Why does the speaker compare LLMs (Large Language Models) to the 'Underpants Gnomes'?
-The speaker compares LLMs to the 'Underpants Gnomes' because, similar to the startup culture critique, there is a belief that LLMs will eventually lead to human-level intelligence (AGI) without a clear understanding of how to get there. The speaker expresses skepticism about the simplicity of LLMs being able to create human-level intelligence.
What is the speaker's view on the current state of LLMs in comparison to the human brain?
-The speaker believes that despite the advancements, our current LLMs are far simpler than the human brain, which is arguably the most complex system known to humans. The speaker also mentions that the human brain can incorporate feedback continuously, unlike LLMs, which have their networks frozen at the time of training.
What is the significance of the 'exponential growth' concept in the context of AI development?

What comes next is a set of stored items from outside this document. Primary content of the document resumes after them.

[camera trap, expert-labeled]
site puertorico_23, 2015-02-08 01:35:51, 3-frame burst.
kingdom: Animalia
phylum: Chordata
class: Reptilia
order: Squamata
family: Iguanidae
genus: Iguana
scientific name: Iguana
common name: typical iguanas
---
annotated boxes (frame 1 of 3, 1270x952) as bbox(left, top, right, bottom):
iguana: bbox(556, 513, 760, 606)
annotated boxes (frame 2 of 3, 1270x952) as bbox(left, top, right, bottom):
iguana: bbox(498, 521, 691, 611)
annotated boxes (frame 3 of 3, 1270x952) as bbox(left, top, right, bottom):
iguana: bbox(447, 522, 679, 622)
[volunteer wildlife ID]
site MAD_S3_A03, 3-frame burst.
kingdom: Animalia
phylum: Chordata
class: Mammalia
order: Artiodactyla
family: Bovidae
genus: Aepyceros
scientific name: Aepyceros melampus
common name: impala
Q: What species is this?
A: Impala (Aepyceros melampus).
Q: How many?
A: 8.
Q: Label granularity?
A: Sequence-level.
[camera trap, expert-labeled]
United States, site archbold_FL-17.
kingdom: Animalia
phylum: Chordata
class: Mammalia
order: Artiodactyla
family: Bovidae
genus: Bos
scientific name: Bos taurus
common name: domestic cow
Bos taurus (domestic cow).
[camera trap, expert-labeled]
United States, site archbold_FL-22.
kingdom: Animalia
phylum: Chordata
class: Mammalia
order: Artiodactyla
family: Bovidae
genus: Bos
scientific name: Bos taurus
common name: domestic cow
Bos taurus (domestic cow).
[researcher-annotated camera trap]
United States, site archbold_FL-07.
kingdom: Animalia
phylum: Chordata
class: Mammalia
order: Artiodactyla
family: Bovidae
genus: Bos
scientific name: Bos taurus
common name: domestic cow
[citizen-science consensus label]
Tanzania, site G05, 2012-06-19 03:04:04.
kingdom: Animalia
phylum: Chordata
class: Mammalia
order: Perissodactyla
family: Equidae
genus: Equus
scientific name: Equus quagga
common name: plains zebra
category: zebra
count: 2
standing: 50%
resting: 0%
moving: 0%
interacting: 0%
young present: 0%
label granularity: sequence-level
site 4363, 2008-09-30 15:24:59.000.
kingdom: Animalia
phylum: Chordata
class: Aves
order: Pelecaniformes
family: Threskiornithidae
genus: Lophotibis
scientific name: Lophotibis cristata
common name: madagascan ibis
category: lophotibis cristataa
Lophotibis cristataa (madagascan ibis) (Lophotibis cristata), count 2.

-The speaker argues against the unchallenged use of the term 'exponential growth' in AI development, stating that exponential growth is a theoretical construct and cannot occur indefinitely in the real world due to finite resources. The speaker suggests that the growth of AI models will eventually face limitations.
What evidence does the speaker present to suggest that AI models might be reaching a point of diminishing returns?
-The speaker cites a study that shows improvements on the multi-task language understanding benchmark have been linear, not exponential, since mid-2019. Additionally, the speaker refers to the Chinchilla experiment, which found a sweet spot for model training beyond which increasing compute does not improve functionality.
What is the 'Chinchilla' experiment, and what does it imply for AI model training?
-The 'Chinchilla' experiment conducted by Google found an optimal ratio between the amount of data a model is trained on, the number of tokens, and the number of parameters it has. Beyond this ratio, increasing compute on the same size dataset does not improve functionality but instead wastes resources.
What does the speaker suggest about the future of high-quality data for AI models?
-The speaker suggests that high-quality data might be running out or has already, as indicated by a paper from Epoch AI estimating that we could run out of high-quality language stock in the next year. This could be a limiting factor for AI model growth.
How does the speaker view the impact of AI on code generation and its quality?
-The speaker mentions that AI-generated code has a higher likelihood of being reverted or rewritten within the first two weeks, indicating a 'code churn' problem. This suggests that while AI can help generate code faster, it may not be suitable for long-term maintenance.
What is the speaker's perspective on the economic value and profitability of AI in the current cycle?
-The speaker believes that for the current AI cycle, there might be a 'step 2' that provides economic value and generates profits, similar to how e-commerce and internet advertising emerged from the dot-com bubble. However, this is not for AGI but for the practical applications of current LLM technology.
What advice does the speaker give to software developers and companies regarding AGI hype?
-The speaker advises software developers and companies to reject the AGI hype and start planning for a profitable phase two. This involves applying current LLM technology to real-world problems and creating software that interfaces between LLMs and business issues.
What does the speaker predict for the next few years in terms of LLMs and software development?
-The speaker predicts that in the next few years, many people will take LLM models and wrap non-AI functionality around them to specialize them for specific use cases. This could be similar to the period from 2008 to 2014 when existing services were converted into mobile apps.
Outlines
๐ค The Underpants Gnomes of AI and the Quest for AGI
The speaker likens the current state of artificial general intelligence (AGI) to the 'Underpants Gnomes' analogy from the 1990s, suggesting that while the industry claims to have a clear path forward, there's a lack of understanding about how to achieve AGI. The human brain is acknowledged as an incredibly complex system, and current large language models (LLMs) are far simpler. Skepticism is expressed about whether simple LLMs can generate human-level intelligence. The speaker also contrasts the human brain's continuous feedback incorporation with the static nature of LLMs at the time of training. The discussion suggests that LLMs may not be the final step towards AGI. It's argued that the focus should shift from waiting for AGI to leveraging current LLMs for economic value and profit, drawing a parallel to the post-dotcom bubble era where e-commerce and internet advertising emerged as valuable, despite initial failures.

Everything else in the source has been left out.